Sunday, 7 February 2010

In defence of Baggy Jumpers.

- How much do you tell people about yourself? I don't mean just in conversation, but in how you look, how you carry yourself? They say that a marginal amount of communication is through speech, that presentation and other factors are key. I have to admit, I use this to a truly ridiculous degree.
- The amount that people will judge you purely on face value is just bizarre, though. Your clothes, hair and makeup seem to be so defining to the outside world - partially because I don't speak to 90% of the people I encounter, mainly on my busy commute. I sometimes wonder what they think about me.
- I like to use people's assumptions for my own amusement. For example, I can't remember the last time I wore a dress.
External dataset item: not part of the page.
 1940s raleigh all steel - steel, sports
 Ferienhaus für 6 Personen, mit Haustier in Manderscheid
I primarily live in an outfit of enormously baggy proportions, and my uniform for school is principally a pair of cutoffs, and a man's jumper. 
- Friends have described me as a 'tomboy'. Some have even found my androgenic dressing grounds to question my sexuality, as though masculine attire and lesbians are inextricably linked. In reality, I dress this way because: 1) it's easy, and 2) you're going to have a bastard of a time working out what I'm like from what I'm wearing.
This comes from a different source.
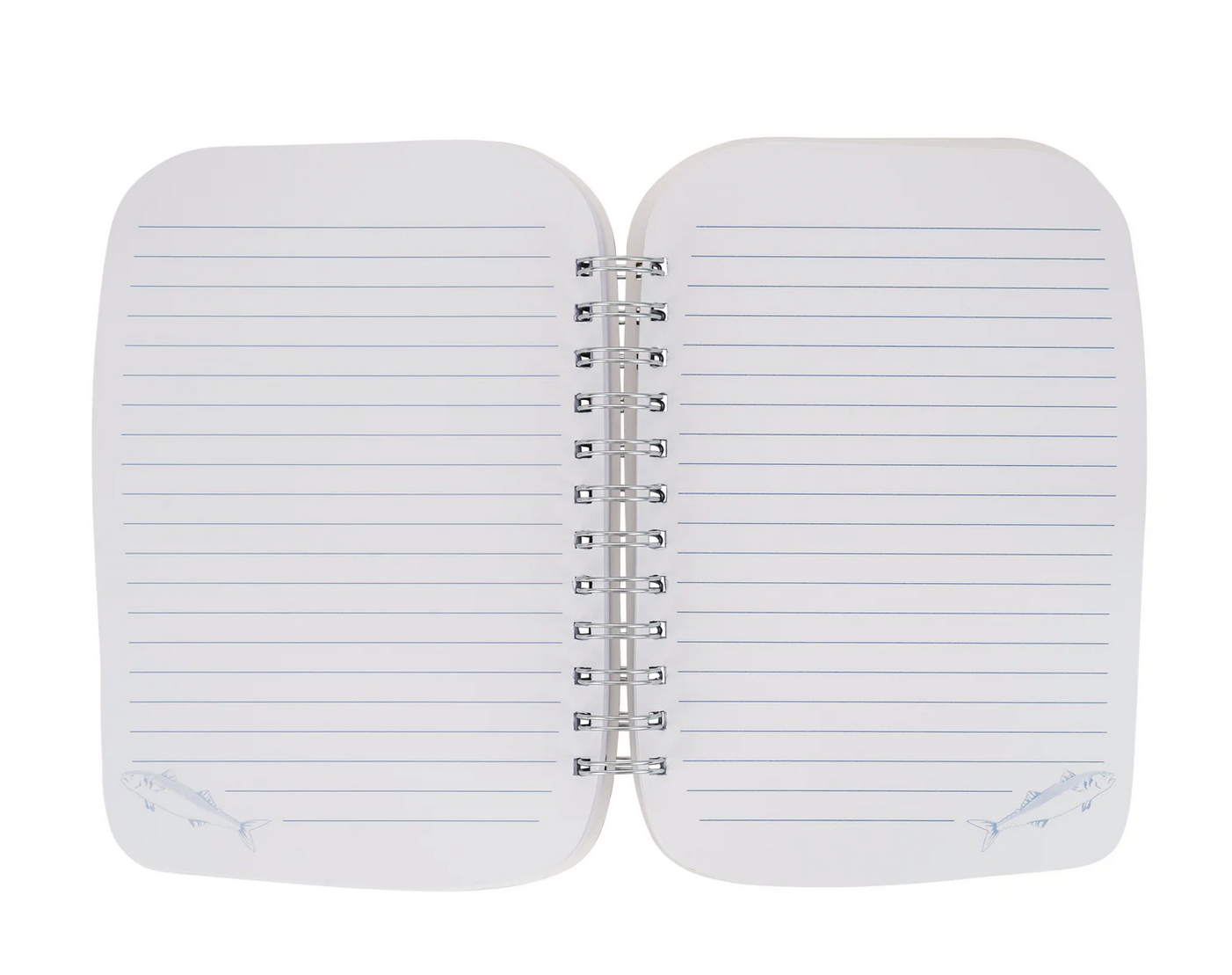 SARDINE NOTEBOOK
- I don't want to give up my secrets easily. I like a little intrigue, you know? So when people see me crushed up in on the underground, with my straightened hair, excessive-to-say-the-least eye-makeup, and my unfeminine outfit, I wonder whether they feel a little apprehensive in selecting a pigeonhole?
- I enjoy subverting expectations. As a woman, my body is a battleground, and everyone, male or female, will make an immediate opinion of me based on my appearance. My dearest wish is for a blank canvas - one that would let people judge me on my mind (which I can improve), instead of my body (which I ,largely, can't).
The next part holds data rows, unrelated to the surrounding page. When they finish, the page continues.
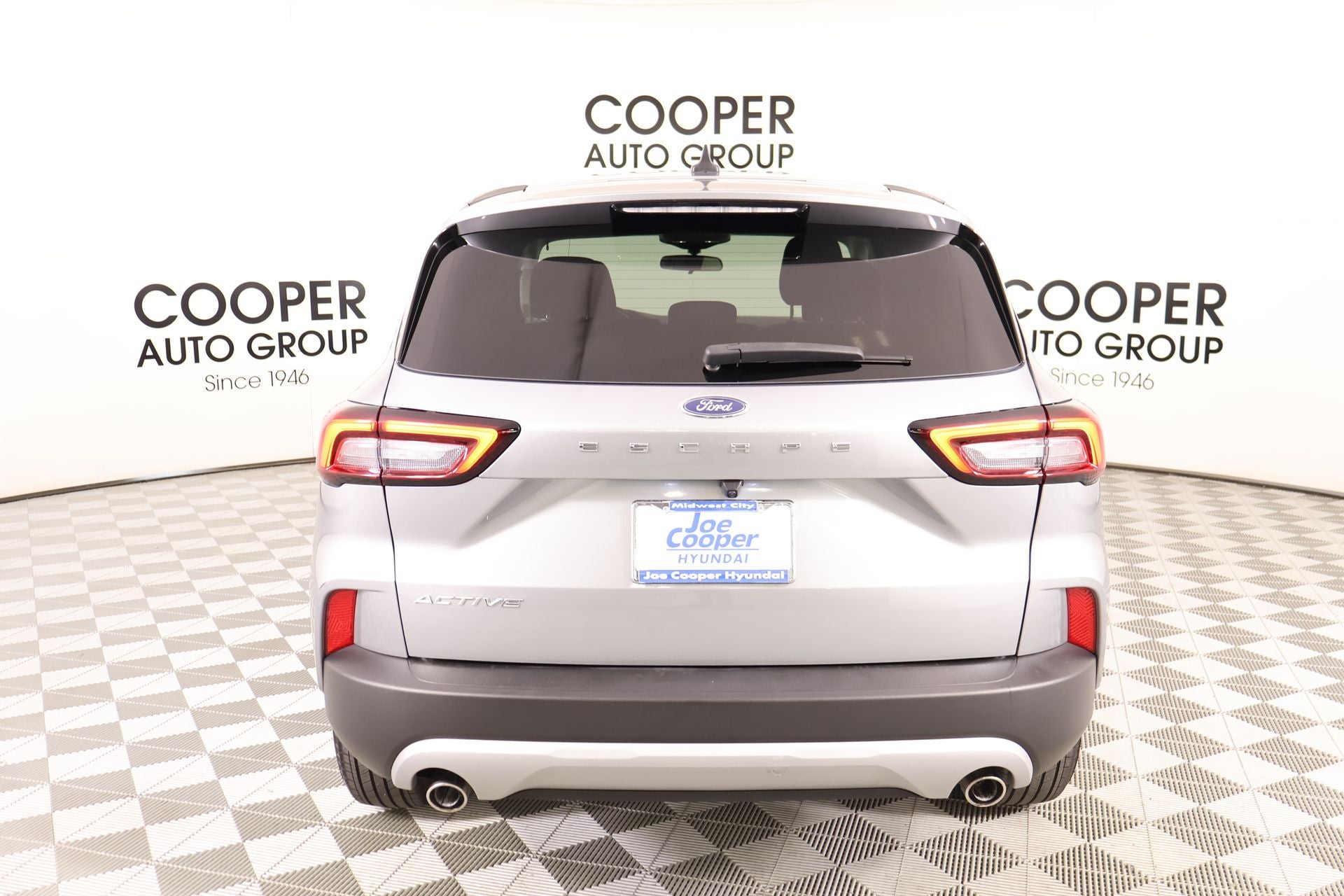 2024 Ford Escape Active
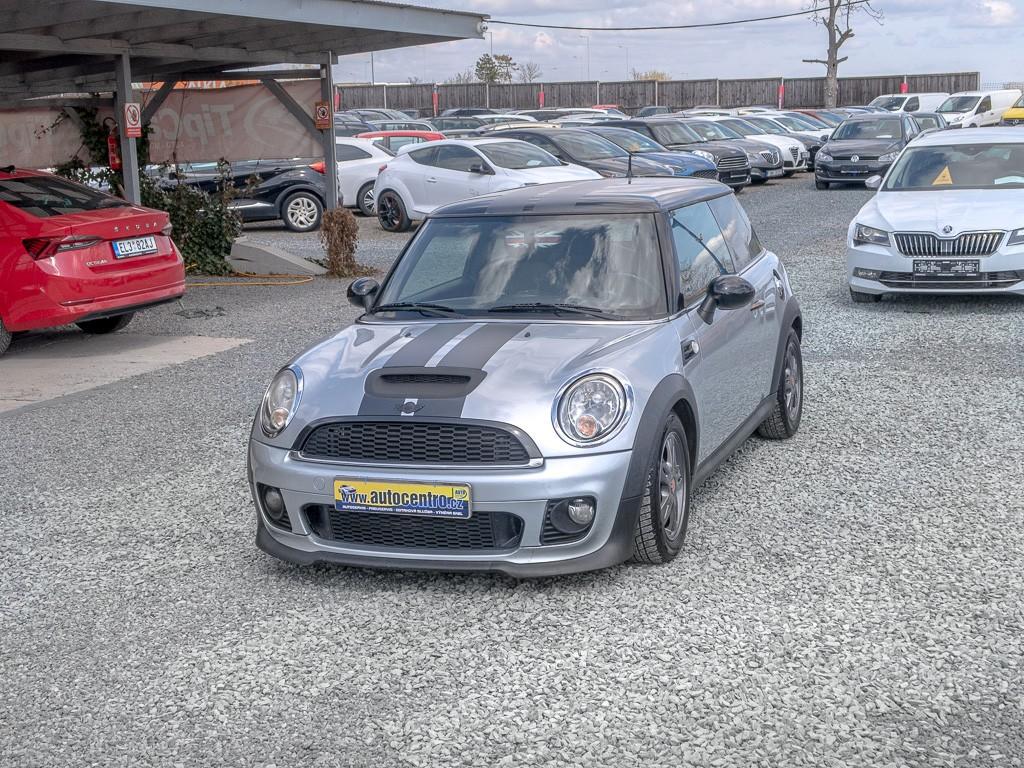 Mini Cooper 1.6i 16V 88KW DIGI – V ZÁRUCE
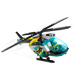 Emergency Rescue Helicopter 60405 thumbnail-3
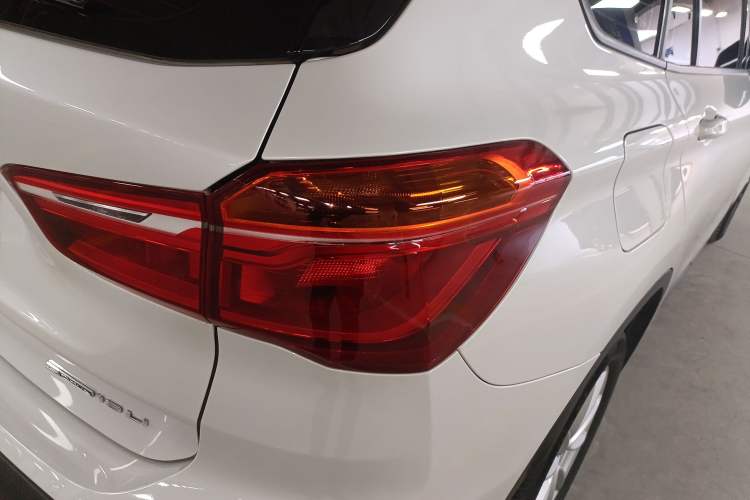 Used BMW X1 2019 sDrive18Li Fashion Model Right Rear Taillight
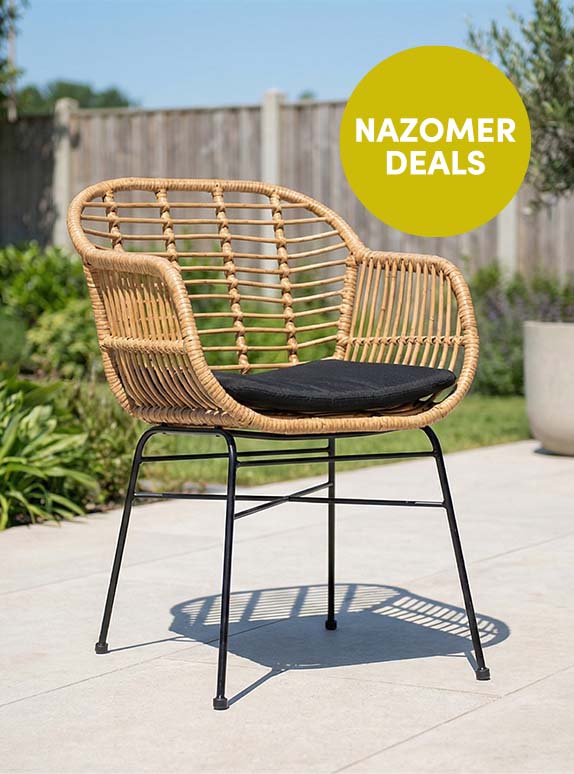 Tuinstoelen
- Of course, this is an impossible dream. So every monday morning, I stumble blearily to my wardrobe to select the most indistinguishable jumper from my ever-growing collection and drag on the same ragged old shorts. I spend twice as much time on my face as I do getting dressed, and three times more on my hair.
- I think this is mainly because I don't want the blank canvas effect wasted. I don't want to come across as a woman devoid of care for her appearance - I like to look good, I like to wear make-up, I like to wear my hair down. Interestingly, I've never dressed up an outfit but not put on make-up, though it would probably have much the same effect.

- Sometimes my friends complain about my general attire, and force me to drag out of my brimming wardrobe something with a bit more pizazz. My wardrobe is full of pizazz, but I tend to reserve it for when I am amongst people who know me - who will not make unfounded assumptions from my appearance, who won't see the clothes wearing me.
- I was recently forced to dress up for a ridiculously fancy shindig - think marquee fitted out with chandeliers and waiters with trays of champagne loitering by the ice sculptures. I was forced to contend with a lot of unwanted male attention, which distressed me. In my usual outfit, I have a very decent pulling rate, simply because men seem to find my personality attractive
(this is something I wish more women knew. Talking a man into bed is the easiest thing in the world). 
- At this gig, guys wanted none of it. I was fondled and groped. Older men leered. One of the hosts even tried for a quickie on a snooker table. To me, this outfit did not imbibe confidence or empowerment - it simply suggested sexuality and provoked a response that I was unable and unhappy to contend with. 
- I do not mean to suggest that all women should dress conservatively - not at all. A true enjoyment in the expression of your body is completely right-on. I just wish sometimes we'd try a little harder with our minds and a less with our bodies, and make men work to understand us rather than allowing them to draw their own conclusions.